We gave ourselves permission to check out of everything that didn’t feel good, as long as Isla and Thomas were still getting what they needed, and that made all the difference. The holidays can be wonderful, but they can also be challenging and painful when the year leading up to them has been challenging. If you’re having a hard time this year, give yourself permission to look after yourself. Put on your own oxygen mask first, and don’t feel badly about it. The best people in your life will understand and they’ll support you however you need them to as you survive a season that’s hard for too many people. And if people don’t understand, they’re probably not your people and you don’t need to waste your energy stressing over them.

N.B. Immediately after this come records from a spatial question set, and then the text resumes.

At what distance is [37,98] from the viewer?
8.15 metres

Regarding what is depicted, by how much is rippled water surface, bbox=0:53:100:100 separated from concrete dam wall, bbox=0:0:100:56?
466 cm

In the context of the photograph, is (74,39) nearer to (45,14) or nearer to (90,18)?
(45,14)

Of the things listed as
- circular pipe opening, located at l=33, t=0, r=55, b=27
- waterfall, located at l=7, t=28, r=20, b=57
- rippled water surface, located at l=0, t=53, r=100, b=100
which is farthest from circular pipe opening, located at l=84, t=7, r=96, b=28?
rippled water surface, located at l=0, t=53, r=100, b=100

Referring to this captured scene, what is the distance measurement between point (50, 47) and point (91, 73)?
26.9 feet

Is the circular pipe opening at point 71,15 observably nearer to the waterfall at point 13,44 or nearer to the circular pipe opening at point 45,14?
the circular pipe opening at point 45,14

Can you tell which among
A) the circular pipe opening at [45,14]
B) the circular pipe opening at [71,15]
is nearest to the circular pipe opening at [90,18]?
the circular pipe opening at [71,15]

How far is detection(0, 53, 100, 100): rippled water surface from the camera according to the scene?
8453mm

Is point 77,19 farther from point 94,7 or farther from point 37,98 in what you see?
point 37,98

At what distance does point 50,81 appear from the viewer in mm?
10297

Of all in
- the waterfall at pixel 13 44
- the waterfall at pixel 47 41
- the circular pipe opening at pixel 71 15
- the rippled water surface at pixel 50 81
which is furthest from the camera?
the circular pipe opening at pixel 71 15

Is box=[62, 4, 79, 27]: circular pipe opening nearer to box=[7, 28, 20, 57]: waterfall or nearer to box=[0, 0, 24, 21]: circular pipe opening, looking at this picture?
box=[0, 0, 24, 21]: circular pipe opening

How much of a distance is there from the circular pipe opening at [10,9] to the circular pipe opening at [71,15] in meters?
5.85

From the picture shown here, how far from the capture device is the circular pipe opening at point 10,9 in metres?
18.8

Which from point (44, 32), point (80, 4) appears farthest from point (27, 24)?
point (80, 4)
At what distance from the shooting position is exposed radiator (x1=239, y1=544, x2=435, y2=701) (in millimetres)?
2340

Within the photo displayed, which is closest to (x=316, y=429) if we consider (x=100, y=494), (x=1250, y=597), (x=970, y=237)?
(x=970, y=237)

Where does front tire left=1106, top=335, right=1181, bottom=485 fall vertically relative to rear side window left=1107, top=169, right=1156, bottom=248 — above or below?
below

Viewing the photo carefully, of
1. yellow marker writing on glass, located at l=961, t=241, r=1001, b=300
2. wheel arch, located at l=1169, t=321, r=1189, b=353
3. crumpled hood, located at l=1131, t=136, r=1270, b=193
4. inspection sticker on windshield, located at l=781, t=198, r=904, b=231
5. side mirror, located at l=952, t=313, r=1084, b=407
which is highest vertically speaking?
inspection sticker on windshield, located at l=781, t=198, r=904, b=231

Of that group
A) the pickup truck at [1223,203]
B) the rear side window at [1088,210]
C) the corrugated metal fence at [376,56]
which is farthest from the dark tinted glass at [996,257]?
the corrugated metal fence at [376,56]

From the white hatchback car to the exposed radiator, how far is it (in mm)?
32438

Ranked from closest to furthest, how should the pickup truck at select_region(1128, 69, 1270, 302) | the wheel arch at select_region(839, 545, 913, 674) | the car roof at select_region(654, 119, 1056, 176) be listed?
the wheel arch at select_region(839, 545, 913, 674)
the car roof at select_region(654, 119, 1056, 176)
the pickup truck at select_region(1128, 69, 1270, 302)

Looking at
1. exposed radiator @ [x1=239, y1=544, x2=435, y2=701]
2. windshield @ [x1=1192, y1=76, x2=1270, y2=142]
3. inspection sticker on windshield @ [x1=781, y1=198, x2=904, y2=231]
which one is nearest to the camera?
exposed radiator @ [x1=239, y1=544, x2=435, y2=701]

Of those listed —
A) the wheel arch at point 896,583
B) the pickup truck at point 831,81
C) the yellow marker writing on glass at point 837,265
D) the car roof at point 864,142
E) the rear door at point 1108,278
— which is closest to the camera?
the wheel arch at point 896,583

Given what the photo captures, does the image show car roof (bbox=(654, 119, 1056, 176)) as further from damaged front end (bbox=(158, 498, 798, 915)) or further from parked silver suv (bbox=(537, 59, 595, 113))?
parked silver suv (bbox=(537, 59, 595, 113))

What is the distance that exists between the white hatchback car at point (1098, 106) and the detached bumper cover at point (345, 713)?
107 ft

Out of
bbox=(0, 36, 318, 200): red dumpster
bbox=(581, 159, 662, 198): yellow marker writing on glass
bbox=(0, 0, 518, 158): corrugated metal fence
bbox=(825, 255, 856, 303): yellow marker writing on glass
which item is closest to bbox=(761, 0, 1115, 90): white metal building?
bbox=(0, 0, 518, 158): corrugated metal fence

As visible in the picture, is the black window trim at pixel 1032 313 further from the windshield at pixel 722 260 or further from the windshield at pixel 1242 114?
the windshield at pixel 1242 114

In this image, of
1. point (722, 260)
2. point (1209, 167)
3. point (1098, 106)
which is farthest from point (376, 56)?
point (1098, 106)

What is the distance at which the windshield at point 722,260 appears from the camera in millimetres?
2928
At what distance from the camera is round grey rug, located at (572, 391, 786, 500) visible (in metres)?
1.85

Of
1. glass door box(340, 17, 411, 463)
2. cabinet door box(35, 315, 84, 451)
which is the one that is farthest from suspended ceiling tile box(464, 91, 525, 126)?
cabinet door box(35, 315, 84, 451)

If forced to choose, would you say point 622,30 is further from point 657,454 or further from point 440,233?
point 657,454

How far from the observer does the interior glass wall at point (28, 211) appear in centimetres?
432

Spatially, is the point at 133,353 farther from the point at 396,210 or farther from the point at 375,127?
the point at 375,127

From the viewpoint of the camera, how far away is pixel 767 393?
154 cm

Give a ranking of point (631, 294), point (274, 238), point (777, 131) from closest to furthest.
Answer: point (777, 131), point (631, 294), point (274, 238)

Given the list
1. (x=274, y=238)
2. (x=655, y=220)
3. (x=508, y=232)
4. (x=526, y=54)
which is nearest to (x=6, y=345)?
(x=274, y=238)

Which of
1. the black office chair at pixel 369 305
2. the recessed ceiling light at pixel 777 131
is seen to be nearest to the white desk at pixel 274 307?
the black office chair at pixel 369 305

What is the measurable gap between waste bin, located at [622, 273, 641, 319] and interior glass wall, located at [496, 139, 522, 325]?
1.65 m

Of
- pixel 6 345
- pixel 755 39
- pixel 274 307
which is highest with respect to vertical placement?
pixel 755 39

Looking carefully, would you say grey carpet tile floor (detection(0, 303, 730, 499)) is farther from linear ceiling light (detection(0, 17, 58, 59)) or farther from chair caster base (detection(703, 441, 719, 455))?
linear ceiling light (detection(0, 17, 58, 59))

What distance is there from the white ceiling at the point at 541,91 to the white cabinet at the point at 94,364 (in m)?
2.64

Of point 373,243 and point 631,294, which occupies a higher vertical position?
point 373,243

This is our second Christmas without Jude. It’s still hard. We still miss him desperately, and we always will. But this Christmas is different because we’ve survived the first one and we’ve started to figure out what works now and what doesn’t, and that makes a difference. We’ve sorted out ways that we can love and honour Jude, even though we can’t watch him open presents and eat Kinder eggs and tea ring and be the master troublemaker in our trio. Grief is unpredictable. It isn’t linear and some years will be simpler, while others will be more challenging. We’re going to take it one year at a time, one plan at a time, one tradition at a time, one foot in front of the other.

If the holidays are hard for you, I’m sorry, and I wish there were better words for the kind of ‘I’m sorry’ this situation calls for. I hope that this year will be as kind to you as possible and that the people in your life are compassionate and supportive of what you need.

In case you’re wondering, we do hang Jude’s stocking, because the other four look wrong without his there with them. We hang his ornament and others that remind us of him (mostly penguins and Supermans). And I’m going to preheat the oven to start the tea rings, which should have been baked this morning but somehow always leave us up into the early hours of the morning.

Wherever you are and however this season is finding you, I’m wishing you all the best as you get through the season, and hopes for a better year ahead. Merry Christmas, Happy Holidays.

In case you were wondering, these are tea rings, and my grandmother started making them for her seven(!!!) kids for Christmas every year, and we’ve never let the tradition lapse. My mom even mailed me the ingredients I needed to bake them when I was living in Korea (I couldn’t find them in the city we were living in) and I had to borrow an oven. It’s not Christmas without these, butter, and champagne. See that clock? That’s AM. That’s typical, too.